Friday 26 October 2012

Appreciation


  The appreciation of some things change with time and maturity. For example some books, when read at the age of ten, felt completely incomprehensible and hopelessly dull but when re read at the age of sixteen felt like the most profound as well as the most exhilarating literary excursion ever. Of course that infantile experience of incomprehension and the realization that there is still a whole universe of literature to be explored is important in its self (The educational equivalent of tough love. Like Spartans of literacy casting their young children out into the textual mountains of unfamiliar vocabulary and complicated imagery, left to fend off the hungry subtle thematic nuances armed only with the alphabet and a vague grasp of grammar) but in terms of appreciating the text for its true worth, a later reread is most definitely worthwhile.

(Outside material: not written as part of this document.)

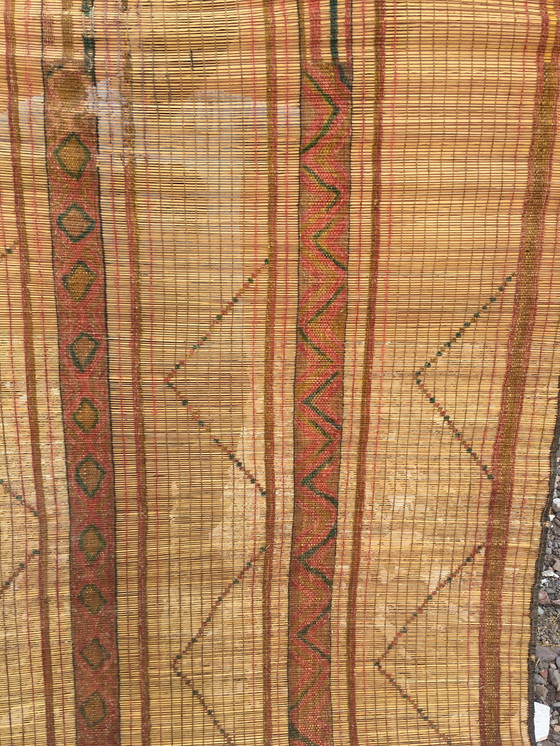 Image 1 of Mauritanian mat Touareg carpet 2.44 X 1.71 M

 However there are things that don't seem to improve no matter how many years or experiences are accumulated. Events, ideas or objects which seem as worthless at the age of sixteen as they were at the age of six. I admit that there is a certain comfort in knowing that no matter how much time passes and no matter how altered I may become, there are some things which stay stubbornly the same. Nonetheless it is quite problematic and rather irritating when the said ever valueless thing seems to be universally accepted as mesmerizing and moving. This thing, for me, is fireworks.

 A passionate colourful blossom composed of several million brightly burning particles, vividly flourescent for an instant then withering to float away in the cold night wind. An instant artwork painted on the night sky to fade in a moment, leaving nothing but a ghostly shadow of smoke behind. Indeed fireworks are pretty, an extravagantly beautiful spectacle for the retinas. However I also thought that James Cameron's "Avatar" was quite an extravagant and beautiful spectacle but if they had somehow projected Avatar onto the night skies several times a year, every year for the last sixteen years of my existence, I would have stopped going after the second showing.


  In the same way, I would be able to show the extent of profound amazement  expressed by everyone else at the sight of fireworks only if I were a caveman who had magically time traveled from the prehistoric days to see the luminous aerial display for the first time in my life.

 However as a caveman I would probably show the same amount of awed wonder at the sight of a car or a television or just a toilet flushing but nobody claims that the movement of water down the porcelain U-bend is a moving and beautiful sight to be celebrated (even though it probably took about the same amount of scientific and engineering genius as the fireworks to get it to the standards it maintains today). Couples don't hold hands and cuddle while sitting in front of a urinal nor do parents excitedly drag their children off to go see the toilet. Perhaps its the infrequency of the fireworks that makes it special, maybe if we only flushed our toilets once or twice a year we would appreciate it more and hold festivals in celebration of the toilet, which would, noxious fumes and all, still be more enjoyable than the overly hyped irritating fireworks celebrations of today.

 However, no matter how much I might argue or object, in the end the only response I seem to get is "but its so pretty and nice, how can you not like it?" Even my more cynical and depressed associates, with whom I often rant concerning the many ignored petty flaws of the world, seem incapable of being bored of fireworks. Hence, in this matter, I am completely isolated. Somehow, every single person I have ever talked to seems to enjoy fireworks and will go to lengths such as travel just to go see the repetitive unchanging dull light show every year. So what is it? What is wrong with me? Why can I not like fireworks? Somebody help me! Teach me how to like fireworks! Please!



How does everyone else in the world maintain their appreciation of fireworks? Is it biological, am I a genetic mutation? Or is it through nurture?

 Are all babies taken from their cribs at the earliest stage of infancy and placed in a Clockwork Orange style cinema where they are shown endless reels of how fireworks is wonderful and other similar ideas necessary for a human being to function effectively within society? If so, can I enter the cinema as a late comer because I appear to have missed not only the screening of "How Fireworks Is Wonderful" but also "How Not To Be Socially Awkward" and "General Morality"

 Or if it isn't by nurture but by fundamental human nature then what can I do? Is there some sort of operation I can have to implant that all important fireworks appreciation cell which all homo sapiens other than myself seem to share. What if, in the future, we made contact with aliens and the only way to distinguish between human beings and aliens was by that single feature of fireworks appreciation? I'll be mistakenly identified as an illegal alien and deported to some far away planet at the ends of the galaxy, exiled and alone. Somebody, please, teach me how to like fireworks!